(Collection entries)
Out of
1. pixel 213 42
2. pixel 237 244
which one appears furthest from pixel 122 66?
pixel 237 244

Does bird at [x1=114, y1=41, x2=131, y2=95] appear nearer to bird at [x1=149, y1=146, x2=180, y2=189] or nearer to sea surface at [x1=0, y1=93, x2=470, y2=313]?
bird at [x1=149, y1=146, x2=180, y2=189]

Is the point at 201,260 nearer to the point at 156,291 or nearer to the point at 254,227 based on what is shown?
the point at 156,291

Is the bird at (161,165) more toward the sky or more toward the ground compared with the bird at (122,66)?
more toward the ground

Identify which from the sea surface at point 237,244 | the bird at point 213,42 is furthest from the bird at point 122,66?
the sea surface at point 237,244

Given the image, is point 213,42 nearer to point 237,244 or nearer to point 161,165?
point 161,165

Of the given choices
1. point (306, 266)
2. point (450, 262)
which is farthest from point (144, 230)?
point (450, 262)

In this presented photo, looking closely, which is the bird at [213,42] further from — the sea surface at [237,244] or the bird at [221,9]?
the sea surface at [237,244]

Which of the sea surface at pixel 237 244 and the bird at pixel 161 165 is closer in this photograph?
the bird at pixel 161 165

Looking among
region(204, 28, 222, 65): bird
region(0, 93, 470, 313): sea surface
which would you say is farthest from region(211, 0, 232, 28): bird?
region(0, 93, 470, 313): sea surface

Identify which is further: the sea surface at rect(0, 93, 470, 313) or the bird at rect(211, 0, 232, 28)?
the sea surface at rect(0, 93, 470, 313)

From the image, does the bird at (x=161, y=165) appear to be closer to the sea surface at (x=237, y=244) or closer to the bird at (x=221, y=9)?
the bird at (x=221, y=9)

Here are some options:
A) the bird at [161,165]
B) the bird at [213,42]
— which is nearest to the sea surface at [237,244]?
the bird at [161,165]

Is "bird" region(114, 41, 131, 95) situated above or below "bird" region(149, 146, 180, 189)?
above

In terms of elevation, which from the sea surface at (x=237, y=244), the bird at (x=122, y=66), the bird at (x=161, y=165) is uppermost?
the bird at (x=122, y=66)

--

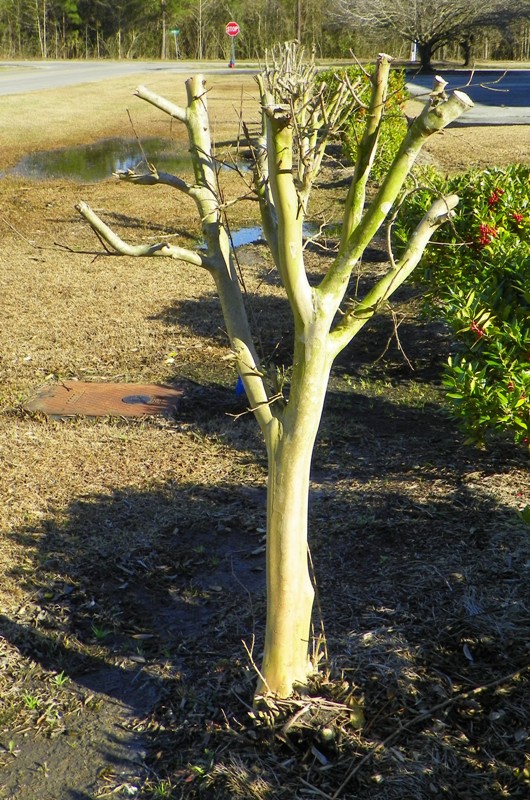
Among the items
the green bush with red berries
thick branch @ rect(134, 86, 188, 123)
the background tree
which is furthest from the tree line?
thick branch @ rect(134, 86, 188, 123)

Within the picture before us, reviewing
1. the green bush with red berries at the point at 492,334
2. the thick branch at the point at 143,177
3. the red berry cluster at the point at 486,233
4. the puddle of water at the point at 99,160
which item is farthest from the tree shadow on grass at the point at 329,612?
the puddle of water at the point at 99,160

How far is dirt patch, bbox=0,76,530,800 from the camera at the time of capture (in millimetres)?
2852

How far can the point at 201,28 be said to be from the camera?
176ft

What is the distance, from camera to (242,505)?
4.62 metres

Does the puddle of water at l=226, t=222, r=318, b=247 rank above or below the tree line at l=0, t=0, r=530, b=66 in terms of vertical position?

...

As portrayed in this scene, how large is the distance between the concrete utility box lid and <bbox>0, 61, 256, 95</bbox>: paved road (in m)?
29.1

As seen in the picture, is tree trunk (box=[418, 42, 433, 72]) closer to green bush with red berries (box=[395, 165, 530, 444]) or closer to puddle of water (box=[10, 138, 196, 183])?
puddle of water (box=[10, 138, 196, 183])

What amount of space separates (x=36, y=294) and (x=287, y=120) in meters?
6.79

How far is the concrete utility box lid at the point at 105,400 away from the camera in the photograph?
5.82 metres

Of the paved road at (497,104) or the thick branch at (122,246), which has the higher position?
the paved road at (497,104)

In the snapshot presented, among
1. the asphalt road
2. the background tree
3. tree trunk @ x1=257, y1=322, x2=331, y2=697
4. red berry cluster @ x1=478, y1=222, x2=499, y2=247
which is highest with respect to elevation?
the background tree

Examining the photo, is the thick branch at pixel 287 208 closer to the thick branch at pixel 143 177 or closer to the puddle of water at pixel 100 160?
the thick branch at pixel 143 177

● WRITTEN INSTRUCTION
Output the lines of the listing above, from the line with "Among the items" to the line with "Does the puddle", both included, as a JSON list of strings with one string per line and blank lines omitted.

● IN RESPONSE
[
  "Among the items",
  "the green bush with red berries",
  "thick branch @ rect(134, 86, 188, 123)",
  "the background tree",
  "which is furthest from the tree line?",
  "thick branch @ rect(134, 86, 188, 123)",
  "Within the picture before us, reviewing",
  "1. the green bush with red berries at the point at 492,334",
  "2. the thick branch at the point at 143,177",
  "3. the red berry cluster at the point at 486,233",
  "4. the puddle of water at the point at 99,160",
  "which item is farthest from the tree shadow on grass at the point at 329,612?",
  "the puddle of water at the point at 99,160",
  "How far is dirt patch, bbox=0,76,530,800 from the camera at the time of capture (in millimetres)?",
  "2852",
  "How far can the point at 201,28 be said to be from the camera?",
  "176ft",
  "What is the distance, from camera to (242,505)?",
  "4.62 metres",
  "Does the puddle of water at l=226, t=222, r=318, b=247 rank above or below the tree line at l=0, t=0, r=530, b=66 in terms of vertical position?"
]